Given exercise:
Every record below is to be retyped exactly.

Dataset rows:
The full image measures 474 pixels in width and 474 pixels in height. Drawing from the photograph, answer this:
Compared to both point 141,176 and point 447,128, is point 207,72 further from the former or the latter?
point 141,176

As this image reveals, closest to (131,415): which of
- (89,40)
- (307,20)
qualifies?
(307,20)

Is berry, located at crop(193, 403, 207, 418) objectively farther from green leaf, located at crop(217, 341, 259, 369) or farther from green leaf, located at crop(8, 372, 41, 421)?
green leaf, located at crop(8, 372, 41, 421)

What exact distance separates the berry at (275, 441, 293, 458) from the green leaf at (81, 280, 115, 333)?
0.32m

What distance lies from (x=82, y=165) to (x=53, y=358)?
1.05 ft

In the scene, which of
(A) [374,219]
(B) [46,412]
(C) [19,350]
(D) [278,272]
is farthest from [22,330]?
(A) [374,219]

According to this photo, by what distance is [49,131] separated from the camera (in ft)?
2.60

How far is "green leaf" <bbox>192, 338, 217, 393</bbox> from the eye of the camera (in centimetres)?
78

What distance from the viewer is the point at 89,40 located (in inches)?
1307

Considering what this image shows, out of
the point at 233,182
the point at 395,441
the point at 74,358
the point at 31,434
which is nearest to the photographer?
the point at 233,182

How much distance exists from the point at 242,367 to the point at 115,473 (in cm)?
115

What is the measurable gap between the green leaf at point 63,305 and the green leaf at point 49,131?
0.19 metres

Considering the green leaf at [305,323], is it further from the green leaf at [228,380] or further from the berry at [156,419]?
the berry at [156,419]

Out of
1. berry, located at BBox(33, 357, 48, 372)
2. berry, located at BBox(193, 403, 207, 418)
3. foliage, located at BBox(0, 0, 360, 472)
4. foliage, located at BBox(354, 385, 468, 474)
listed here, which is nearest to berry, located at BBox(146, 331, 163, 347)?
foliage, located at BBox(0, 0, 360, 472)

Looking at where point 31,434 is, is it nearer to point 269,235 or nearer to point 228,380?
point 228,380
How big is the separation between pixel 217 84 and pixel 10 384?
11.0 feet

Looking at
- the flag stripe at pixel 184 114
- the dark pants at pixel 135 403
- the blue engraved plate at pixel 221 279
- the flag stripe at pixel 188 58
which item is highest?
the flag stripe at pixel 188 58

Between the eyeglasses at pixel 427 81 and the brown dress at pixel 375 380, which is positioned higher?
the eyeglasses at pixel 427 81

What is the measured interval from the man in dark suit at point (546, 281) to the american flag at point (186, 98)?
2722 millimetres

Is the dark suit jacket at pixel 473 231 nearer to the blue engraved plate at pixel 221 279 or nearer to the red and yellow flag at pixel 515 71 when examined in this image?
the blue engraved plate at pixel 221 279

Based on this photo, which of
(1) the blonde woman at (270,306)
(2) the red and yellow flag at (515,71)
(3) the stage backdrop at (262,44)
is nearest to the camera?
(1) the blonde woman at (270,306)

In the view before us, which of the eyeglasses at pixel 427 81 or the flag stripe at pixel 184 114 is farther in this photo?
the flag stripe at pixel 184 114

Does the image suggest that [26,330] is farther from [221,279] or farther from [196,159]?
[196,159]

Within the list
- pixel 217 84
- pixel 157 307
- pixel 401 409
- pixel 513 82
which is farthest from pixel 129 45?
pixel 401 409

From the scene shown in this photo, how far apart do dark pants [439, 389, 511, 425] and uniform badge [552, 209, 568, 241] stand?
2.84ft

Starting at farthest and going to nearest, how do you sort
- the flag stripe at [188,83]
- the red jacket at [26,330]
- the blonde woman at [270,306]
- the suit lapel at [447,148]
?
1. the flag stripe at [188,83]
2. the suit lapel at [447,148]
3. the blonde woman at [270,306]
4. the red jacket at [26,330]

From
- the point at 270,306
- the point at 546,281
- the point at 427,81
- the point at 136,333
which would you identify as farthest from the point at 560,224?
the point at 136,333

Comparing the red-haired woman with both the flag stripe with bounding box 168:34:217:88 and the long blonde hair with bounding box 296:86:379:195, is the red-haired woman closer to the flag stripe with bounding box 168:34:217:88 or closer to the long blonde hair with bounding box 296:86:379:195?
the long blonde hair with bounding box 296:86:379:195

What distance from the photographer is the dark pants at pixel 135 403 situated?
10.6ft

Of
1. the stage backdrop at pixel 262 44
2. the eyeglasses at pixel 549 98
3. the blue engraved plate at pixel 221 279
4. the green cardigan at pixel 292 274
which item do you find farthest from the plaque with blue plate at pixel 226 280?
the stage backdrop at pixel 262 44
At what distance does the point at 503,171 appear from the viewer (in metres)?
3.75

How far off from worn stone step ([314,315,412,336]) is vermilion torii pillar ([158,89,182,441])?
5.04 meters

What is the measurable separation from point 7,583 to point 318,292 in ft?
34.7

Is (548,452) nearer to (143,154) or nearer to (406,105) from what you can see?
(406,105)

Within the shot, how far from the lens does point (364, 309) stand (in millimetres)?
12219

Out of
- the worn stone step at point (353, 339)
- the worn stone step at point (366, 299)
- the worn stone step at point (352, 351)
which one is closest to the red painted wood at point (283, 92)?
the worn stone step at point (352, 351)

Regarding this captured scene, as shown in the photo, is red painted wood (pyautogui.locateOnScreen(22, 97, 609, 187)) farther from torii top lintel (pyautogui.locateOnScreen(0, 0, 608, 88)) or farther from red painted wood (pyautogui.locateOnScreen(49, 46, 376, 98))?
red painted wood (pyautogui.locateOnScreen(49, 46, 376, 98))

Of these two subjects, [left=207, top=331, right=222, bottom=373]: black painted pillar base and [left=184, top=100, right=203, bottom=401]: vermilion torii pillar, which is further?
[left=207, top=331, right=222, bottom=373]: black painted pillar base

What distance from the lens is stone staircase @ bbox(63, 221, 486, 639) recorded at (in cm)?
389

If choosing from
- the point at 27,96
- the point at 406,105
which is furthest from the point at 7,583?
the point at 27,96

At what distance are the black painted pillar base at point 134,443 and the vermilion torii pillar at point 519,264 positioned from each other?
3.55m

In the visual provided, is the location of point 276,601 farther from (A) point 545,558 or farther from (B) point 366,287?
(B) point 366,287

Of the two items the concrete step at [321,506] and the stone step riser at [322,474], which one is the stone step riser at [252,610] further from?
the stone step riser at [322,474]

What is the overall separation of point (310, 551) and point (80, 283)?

Finished task:
The full image measures 474 pixels in width and 474 pixels in height. Drawing from the photograph, answer this:
Compared to both point 141,176 and point 447,128, is point 207,72 further from the former or the latter?
point 141,176

As this image reveals, closest to (131,415): which of
- (89,40)
- (307,20)
qualifies?
(307,20)

Is berry, located at crop(193, 403, 207, 418) objectively farther from green leaf, located at crop(217, 341, 259, 369) or farther from green leaf, located at crop(8, 372, 41, 421)?
green leaf, located at crop(8, 372, 41, 421)

What exact distance separates the berry at (275, 441, 293, 458) from the green leaf at (81, 280, 115, 333)?
0.32m

What distance lies from (x=82, y=165) to (x=53, y=358)?
1.05 ft

In the scene, which of
(A) [374,219]
(B) [46,412]
(C) [19,350]
(D) [278,272]
is farthest from [22,330]?
(A) [374,219]

According to this photo, by what distance is [49,131] separated from the camera (in ft)?
2.60

How far is "green leaf" <bbox>192, 338, 217, 393</bbox> from the eye of the camera (in centimetres)?
78

What distance from the viewer is the point at 89,40 located (in inches)?
1307

Considering what this image shows, out of
the point at 233,182
the point at 395,441
the point at 74,358
the point at 31,434
which is nearest to the photographer?
the point at 233,182

How much distance exists from the point at 242,367 to the point at 115,473 (in cm)?
115

What is the measurable gap between the green leaf at point 63,305 and the green leaf at point 49,131?
0.19 metres

Considering the green leaf at [305,323], is it further from the green leaf at [228,380] or further from the berry at [156,419]?
the berry at [156,419]

Out of
1. berry, located at BBox(33, 357, 48, 372)
2. berry, located at BBox(193, 403, 207, 418)
3. foliage, located at BBox(0, 0, 360, 472)
4. foliage, located at BBox(354, 385, 468, 474)
listed here, which is nearest to berry, located at BBox(146, 331, 163, 347)?
foliage, located at BBox(0, 0, 360, 472)

Looking at where point 31,434 is, is it nearer to point 269,235 or nearer to point 228,380?
point 228,380
How big is the separation between pixel 217 84 and pixel 10 384?
11.0 feet

Looking at
- the flag stripe at pixel 184 114
- the dark pants at pixel 135 403
- the blue engraved plate at pixel 221 279
- the flag stripe at pixel 188 58
which item is highest?
the flag stripe at pixel 188 58

Between the eyeglasses at pixel 427 81 and the brown dress at pixel 375 380, which is positioned higher?
the eyeglasses at pixel 427 81

What is the measured interval from the man in dark suit at point (546, 281) to the american flag at point (186, 98)?
2722 millimetres

Is the dark suit jacket at pixel 473 231 nearer to the blue engraved plate at pixel 221 279 or nearer to the red and yellow flag at pixel 515 71 when examined in this image?
the blue engraved plate at pixel 221 279

Based on this photo, which of
(1) the blonde woman at (270,306)
(2) the red and yellow flag at (515,71)
(3) the stage backdrop at (262,44)
is nearest to the camera?
(1) the blonde woman at (270,306)

In the view before us, which of the eyeglasses at pixel 427 81 or the flag stripe at pixel 184 114 is farther in this photo?
the flag stripe at pixel 184 114

Does the image suggest that [26,330] is farther from [221,279] or farther from [196,159]?
[196,159]

Within the list
- pixel 217 84
- pixel 157 307
- pixel 401 409
- pixel 513 82
which is farthest from pixel 129 45?
pixel 401 409

From the scene shown in this photo, how far apart do dark pants [439, 389, 511, 425] and uniform badge [552, 209, 568, 241] stand?
2.84ft

Starting at farthest and going to nearest, how do you sort
- the flag stripe at [188,83]
- the red jacket at [26,330]
- the blonde woman at [270,306]
- the suit lapel at [447,148]
?
1. the flag stripe at [188,83]
2. the suit lapel at [447,148]
3. the blonde woman at [270,306]
4. the red jacket at [26,330]

From
- the point at 270,306
- the point at 546,281
- the point at 427,81
- the point at 136,333
which would you identify as farthest from the point at 560,224?
the point at 136,333

Comparing the red-haired woman with both the flag stripe with bounding box 168:34:217:88 and the long blonde hair with bounding box 296:86:379:195, is the red-haired woman closer to the flag stripe with bounding box 168:34:217:88 or closer to the long blonde hair with bounding box 296:86:379:195?
the long blonde hair with bounding box 296:86:379:195

What distance from the photographer is the dark pants at pixel 135 403 situated?
10.6ft

Of
1. the stage backdrop at pixel 262 44
2. the eyeglasses at pixel 549 98
3. the blue engraved plate at pixel 221 279
4. the green cardigan at pixel 292 274
which item do you find farthest from the plaque with blue plate at pixel 226 280?
the stage backdrop at pixel 262 44
At what distance does the point at 503,171 appear from the viewer (in metres)?
3.75

How far off from worn stone step ([314,315,412,336]) is vermilion torii pillar ([158,89,182,441])?
5.04 meters

What is the measurable separation from point 7,583 to point 318,292 in ft?
34.7

Is (548,452) nearer to (143,154) or nearer to (406,105) from what you can see?
(406,105)

Within the shot, how far from the lens does point (364, 309) stand (in millimetres)?
12219

Out of
- the worn stone step at point (353, 339)
- the worn stone step at point (366, 299)
- the worn stone step at point (352, 351)
which one is closest to the red painted wood at point (283, 92)?
the worn stone step at point (352, 351)

Regarding this captured scene, as shown in the photo, is red painted wood (pyautogui.locateOnScreen(22, 97, 609, 187)) farther from torii top lintel (pyautogui.locateOnScreen(0, 0, 608, 88)) or farther from red painted wood (pyautogui.locateOnScreen(49, 46, 376, 98))?
red painted wood (pyautogui.locateOnScreen(49, 46, 376, 98))

Of these two subjects, [left=207, top=331, right=222, bottom=373]: black painted pillar base and [left=184, top=100, right=203, bottom=401]: vermilion torii pillar, which is further?
[left=207, top=331, right=222, bottom=373]: black painted pillar base

What distance from the lens is stone staircase @ bbox(63, 221, 486, 639) recorded at (in cm)?
389

If choosing from
- the point at 27,96
- the point at 406,105
which is furthest from the point at 7,583?
the point at 27,96

At what distance are the black painted pillar base at point 134,443 and the vermilion torii pillar at point 519,264 positioned from each other?
3.55m

In the visual provided, is the location of point 276,601 farther from (A) point 545,558 or farther from (B) point 366,287?
(B) point 366,287

Of the two items the concrete step at [321,506] and the stone step riser at [322,474], which one is the stone step riser at [252,610] further from?
the stone step riser at [322,474]

What is the overall separation of point (310, 551) and point (80, 283)?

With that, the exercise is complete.